I doubt I'm adding any value here, but I was changing code that had been passing the cookie like this:

martind@pizzagate:/tmp/curl-7.60.0$ ./src/curl --silent --verbose --cookie key=value http://blank.org/ 2>&1 | grep Cookie
> Cookie: key=value
martind@pizzagate:/tmp/curl-7.60.0$ 

That works in all versions of curl that I tried, so there must already be some code path that's happy with at least one cookie without a domain (perhaps that's what @danielgustafsson told us already). My goal was to hide the cookie's value from the process list. I did read:

As a convenience, curl also supports a cookie file being a set of HTTP headers that set cookies. It's an inferior format but may be the only thing you have.

... from https://everything.curl.dev/http/cookies but the cookiejar format from https://curl.se/docs/http-cookies.html made me think "surely I don't need that complexity". I was sad not to be able to use <filename with --cookie like I was using with --form.

I was sad not to be able to use <filename with --cookie like I was using with --form.

You mean by using that specific syntax? The command line tool is unfortunately wildly inconsistent in how you specify a file to read vs plain content, when the same option can do both.

You mean by using that specific syntax?

I don't think I even tried that before disabusing myself of that hope from the man page. The man page did hint that I might need a "Set-Cookie: " prefix in the file, but it was subtle enough that I don't think I took the hint without StackOverflow's help. A comment on StackOverflow then misled me into thinking I needed a semi-colon on the end. I'm not sure where I learned that I did need a newline on the end - otherwise no cookie is sent, though there's no warning to say "I spurn your half-baked --cookie!". Ooh, I see the man page does clearly state that omitting the domain is allowed:

If you use the NAME1=VALUE1; format, or in a file use the Set-Cookie format and don't specify a domain, then the cookie is sent for any domain

The man page did hint that I might need a "Set-Cookie: " prefix in the file

...

I'm not sure where I learned that I did need a newline on the end

The man page says:

The file format of the file to read cookies from should be plain HTTP headers (Set-Cookie style) or the Netscape/Mozilla cookie file format.

... and cookie headers ("Set-Cookie style") of course need to be headers and a HTTP header always ends with a newline. In my mind that is clear but perhaps that should be clarified better.

I now assume that when you talked about <filename you meant that the file in question would only contain "name=value" ?

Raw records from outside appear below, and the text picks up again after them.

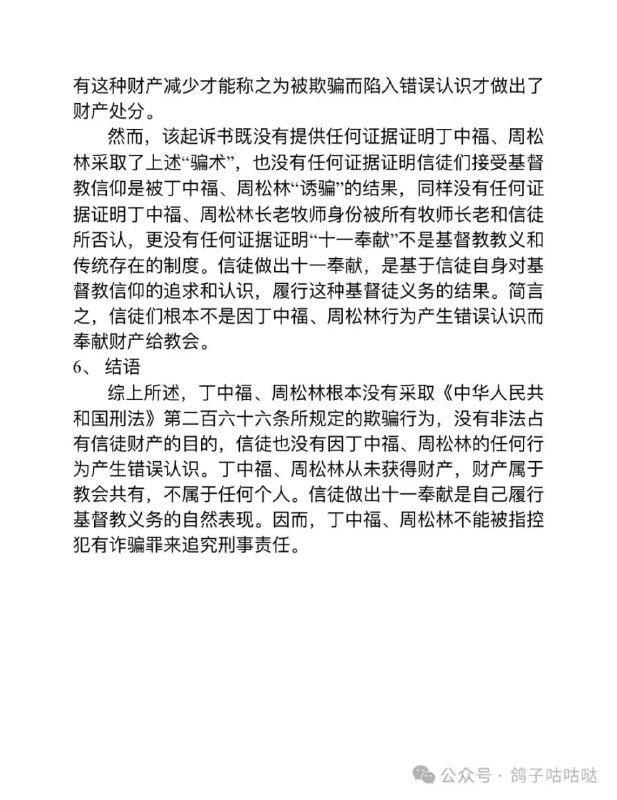 有这种财产减少才能称之为被欺骗而陷入错误认识才做出了财产处分。

然而，该起诉书既没有提供任何证据证明丁中福、周松林采取了上述“骗术”，也没有任何证据证明信徒们接受基督教信仰是被丁中福、周松林“诱骗”的结果，同样没有任何证据证明丁中福、周松林长老牧师身份被所有牧师长老和信徒所否认，更没有任何证据证明“十一奉献”不是基督教教义和传统存在的制度。信徒做出十一奉献，是基于信徒自身对基督教信仰的追求和认识，履行这种基督徒义务的结果。简言之，信徒们根本不是因丁中福、周松林行为产生错误认识而奉献财产给教会。

6、 结语

综上所述，丁中福、周松林根本没有采取《中华人民共和国刑法》第二百六十六条所规定的欺骗行为，没有非法占有信徒财产的目的，信徒也没有因丁中福、周松林的任何行为产生错误认识。丁中福、周松林从未获得财产，财产属于教会共有，不属于任何个人。信徒做出十一奉献是自己履行基督教义务的自然表现。因而，丁中福、周松林不能被指控犯有诈骗罪来追究刑事责任。

公众号 · 鸽子咕咕哒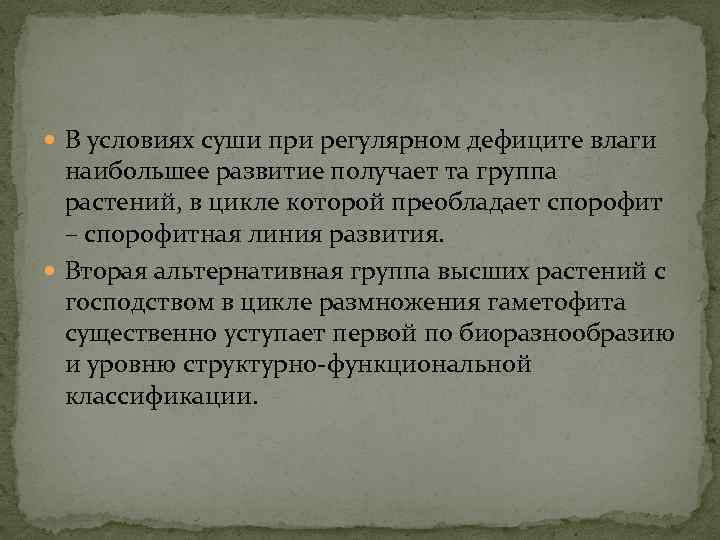 В условиях суши при регулярном дефиците влаги наибольшее развитие получает та группа растений, в цикле которой преобладает спорофит – спорофитная линия развития.

Вторая альтернативная группа высших растений с господством в цикле размножения гаметофита существенно уступает первой по биоразнообразию и уровню структурно-функциональной классификации.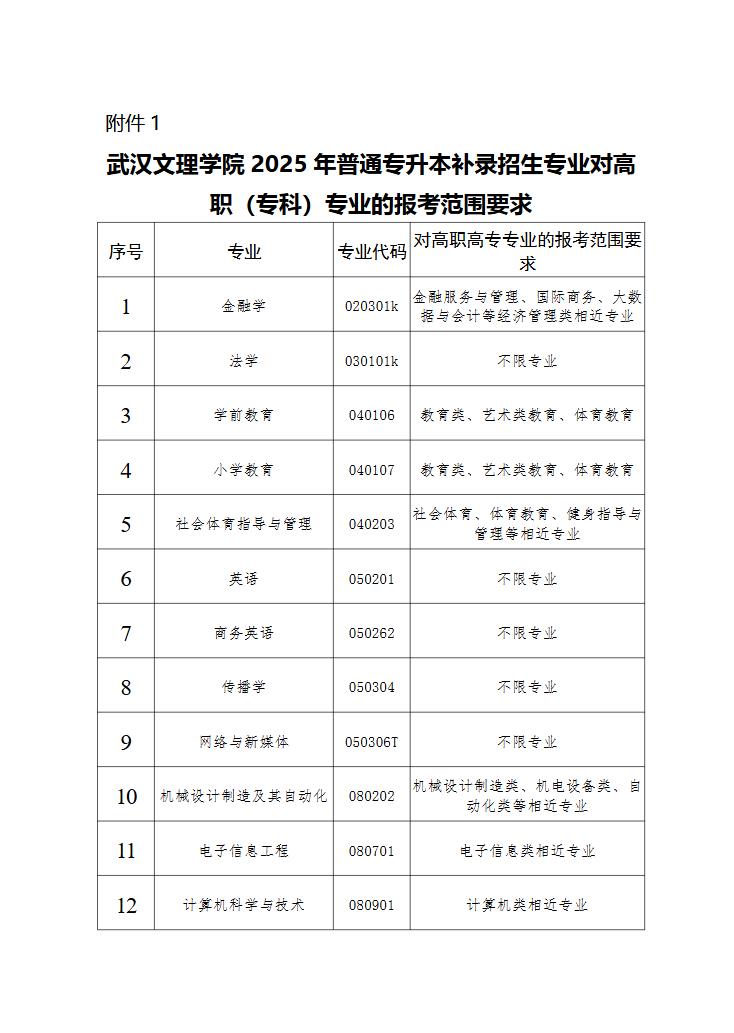 附件 1

武汉文理学院 2025 年普通专升本补录招生专业对高职（专科）专业的报考范围要求

| 序号 | 专业 | 专业代码 | 对高职高专专业的报考范围要求 |
|---|---|---|---|
| 1 | 金融学 | 020301k | 金融服务与管理、国际商务、大数据与会计等经济管理类相近专业 |
| 2 | 法学 | 030101k | 不限专业 |
| 3 | 学前教育 | 040106 | 教育类、艺术类教育、体育教育 |
| 4 | 小学教育 | 040107 | 教育类、艺术类教育、体育教育 |
| 5 | 社会体育指导与管理 | 040203 | 社会体育、体育教育、健身指导与管理等相近专业 |
| 6 | 英语 | 050201 | 不限专业 |
| 7 | 商务英语 | 050262 | 不限专业 |
| 8 | 传播学 | 050304 | 不限专业 |
| 9 | 网络与新媒体 | 050306T | 不限专业 |
| 10 | 机械设计制造及其自动化 | 080202 | 机械设计制造类、机电设备类、自动化类等相近专业 |
| 11 | 电子信息工程 | 080701 | 电子信息类相近专业 |
| 12 | 计算机科学与技术 | 080901 | 计算机类相近专业 |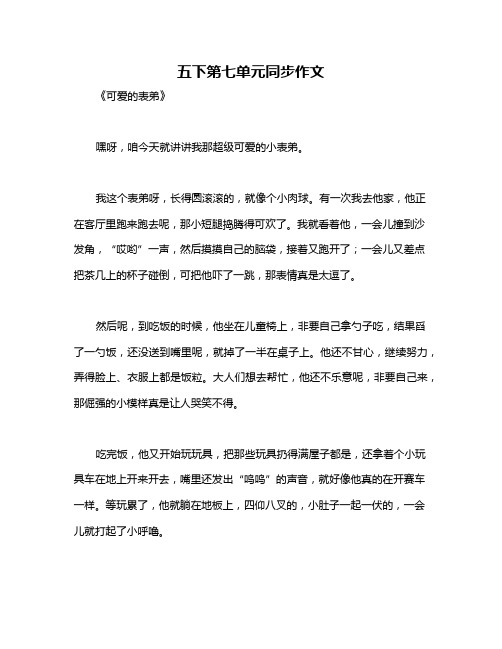 五下第七单元同步作文

《可爱的表弟》

嘿呀，咱今天就讲讲我那超级可爱的小表弟。

我这个表弟呀，长得圆滚滚的，就像个小肉球。有一次我去他家，他正在客厅里跑来跑去呢，那小短腿捣腾得可欢了。我就看着他，一会儿撞到沙发角，“哎哟”一声，然后摸摸自己的脑袋，接着又跑开了；一会儿又差点把茶几上的杯子碰倒，可把他吓了一跳，那表情真是太逗了。

然后呢，到吃饭的时候，他坐在儿童椅上，非要自己拿勺子吃，结果舀了一勺饭，还没送到嘴里呢，就掉了一半在桌子上。他还不甘心，继续努力，弄得脸上、衣服上都是饭粒。大人们想去帮忙，他还不乐意呢，非要自己来，那倔强的小模样真是让人哭笑不得。

吃完饭，他又开始玩玩具，把那些玩具扔得满屋子都是，还拿着个小玩具车在地上开来开去，嘴里还发出“呜呜”的声音，就好像他真的在开赛车一样。等玩累了，他就躺在地板上，四仰八叉的，小肚子一起一伏的，一会儿就打起了小呼噜。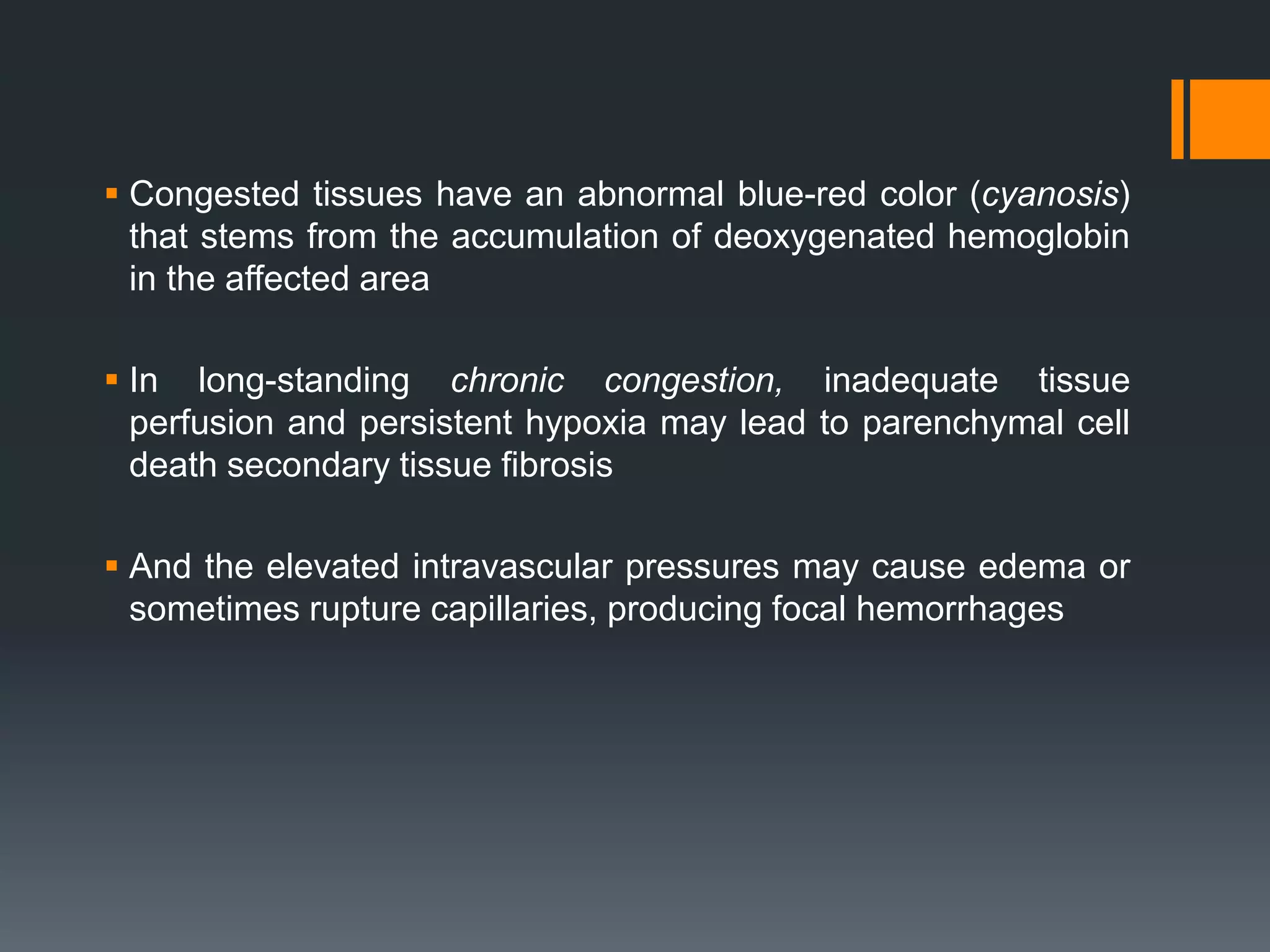 ▪ Congested tissues have an abnormal blue-red color (cyanosis) that stems from the accumulation of deoxygenated hemoglobin in the affected area

▪ In long-standing chronic congestion, inadequate tissue perfusion and persistent hypoxia may lead to parenchymal cell death secondary tissue fibrosis

▪ And the elevated intravascular pressures may cause edema or sometimes rupture capillaries, producing focal hemorrhages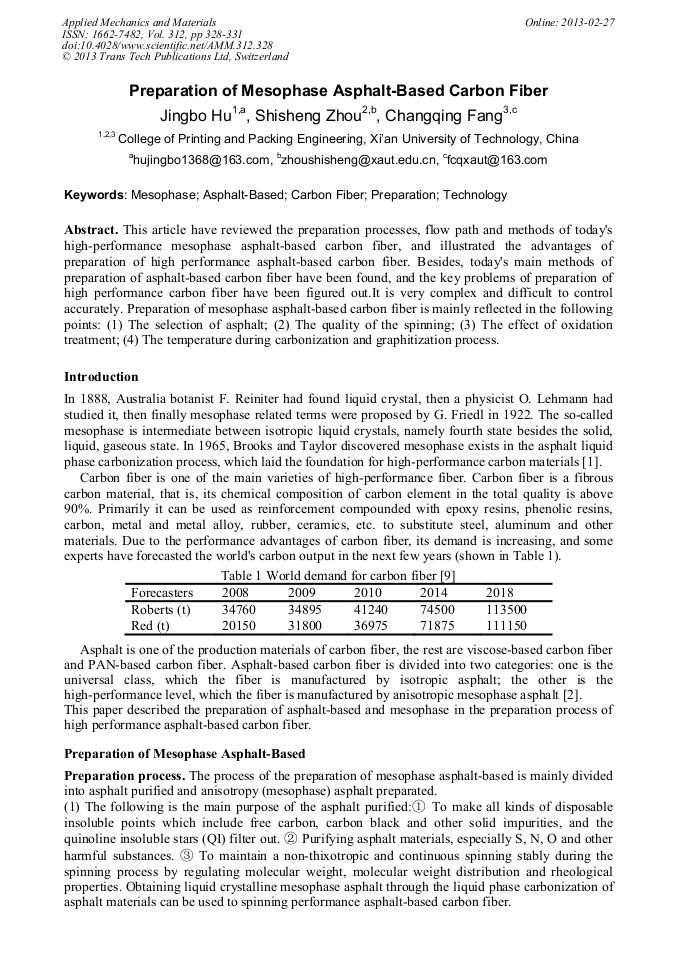 Applied Mechanics and Materials
ISSN: 1662-7482, Vol. 312, pp 328-331
doi:10.4028/www.scientific.net/AMM.312.328
© 2013 Trans Tech Publications Ltd, Switzerland

Online: 2013-02-27

Preparation of Mesophase Asphalt-Based Carbon Fiber

Jingbo Hu$^{1,a}$, Shisheng Zhou$^{2,b}$, Changqing Fang$^{3,c}$

$^{1,2,3}$ College of Printing and Packing Engineering, Xi'an University of Technology, China

$^{a}$hujingbo1368@163.com, $^{b}$zhoushisheng@xaut.edu.cn, $^{c}$fcqxaut@163.com

Keywords: Mesophase; Asphalt-Based; Carbon Fiber; Preparation; Technology

Abstract. This article have reviewed the preparation processes, flow path and methods of today's high-performance mesophase asphalt-based carbon fiber, and illustrated the advantages of preparation of high performance asphalt-based carbon fiber. Besides, today's main methods of preparation of asphalt-based carbon fiber have been found, and the key problems of preparation of high performance carbon fiber have been figured out.It is very complex and difficult to control accurately. Preparation of mesophase asphalt-based carbon fiber is mainly reflected in the following points: (1) The selection of asphalt; (2) The quality of the spinning; (3) The effect of oxidation treatment; (4) The temperature during carbonization and graphitization process.

Introduction

In 1888, Australia botanist F. Reiniter had found liquid crystal, then a physicist O. Lehmann had studied it, then finally mesophase related terms were proposed by G. Friedl in 1922. The so-called mesophase is intermediate between isotropic liquid crystals, namely fourth state besides the solid, liquid, gaseous state. In 1965, Brooks and Taylor discovered mesophase exists in the asphalt liquid phase carbonization process, which laid the foundation for high-performance carbon materials [1].

Carbon fiber is one of the main varieties of high-performance fiber. Carbon fiber is a fibrous carbon material, that is, its chemical composition of carbon element in the total quality is above 90%. Primarily it can be used as reinforcement compounded with epoxy resins, phenolic resins, carbon, metal and metal alloy, rubber, ceramics, etc. to substitute steel, aluminum and other materials. Due to the performance advantages of carbon fiber, its demand is increasing, and some experts have forecasted the world's carbon output in the next few years (shown in Table 1).

Table 1 World demand for carbon fiber [9]

| Forecasters | 2008 | 2009 | 2010 | 2014 | 2018 |
|---|---|---|---|---|---|
| Roberts (t) | 34760 | 34895 | 41240 | 74500 | 113500 |
| Red (t) | 20150 | 31800 | 36975 | 71875 | 111150 |

Asphalt is one of the production materials of carbon fiber, the rest are viscose-based carbon fiber and PAN-based carbon fiber. Asphalt-based carbon fiber is divided into two categories: one is the universal class, which the fiber is manufactured by isotropic asphalt; the other is the high-performance level, which the fiber is manufactured by anisotropic mesophase asphalt [2].
This paper described the preparation of asphalt-based and mesophase in the preparation process of high performance asphalt-based carbon fiber.

Preparation of Mesophase Asphalt-Based

Preparation process. The process of the preparation of mesophase asphalt-based is mainly divided into asphalt purified and anisotropy (mesophase) asphalt preparated.
(1) The following is the main purpose of the asphalt purified:① To make all kinds of disposable insoluble points which include free carbon, carbon black and other solid impurities, and the quinoline insoluble stars (QI) filter out. ② Purifying asphalt materials, especially S, N, O and other harmful substances. ③ To maintain a non-thixotropic and continuous spinning stably during the spinning process by regulating molecular weight, molecular weight distribution and rheological properties. Obtaining liquid crystalline mesophase asphalt through the liquid phase carbonization of asphalt materials can be used to spinning performance asphalt-based carbon fiber.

If you only did this to hide the cookie from PS output you could instead go with:

echo "-b name=value" | curl -K - $URL

you meant that the file in question would only contain "name=value" ?

Indeed. I'd value a single example in the man page, one that stopped me fretting over whether a Set-Cookie: header includes the Set-Cookie: bit or the trailing punctuation, one that would help users of existing versions too, over that ~suggestion.

echo "-b name=value" | curl -K - $URL

And because echo is a shell builtin, it won't appear in ps, even fleetingly - how cunning.

At the point in time when libcurl reads the cookie file from disk it hasn't parsed the provided URL yet so it doesn't even know what host name it will use from there and therefore it cannot easily use that as for example a default domain for headers stored without it.

I'll keep my position that I think we should rather document this behavior and urge people to not load cookies from stored HTTP headers but instead use the more "appropriate" cookie jar format for that purpose. Or provide the domain property if the HTTP headers are generated by something else.